> Written request: Can you render the entries below as a Markdown table with the columns Row and Line, numbering each line and skipping any blank ones? Leave the pictures out.
* * * *
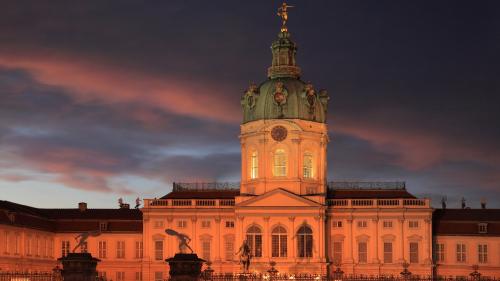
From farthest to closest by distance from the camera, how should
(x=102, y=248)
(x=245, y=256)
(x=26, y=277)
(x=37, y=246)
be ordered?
(x=102, y=248) → (x=37, y=246) → (x=245, y=256) → (x=26, y=277)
* * * *
> Expected answer:
| Row | Line |
|---|---|
| 1 | From farthest to closest by distance from the camera, how should |
| 2 | (x=102, y=248) |
| 3 | (x=245, y=256) |
| 4 | (x=26, y=277) |
| 5 | (x=37, y=246) |
| 6 | be ordered? |
| 7 | (x=102, y=248) → (x=37, y=246) → (x=245, y=256) → (x=26, y=277) |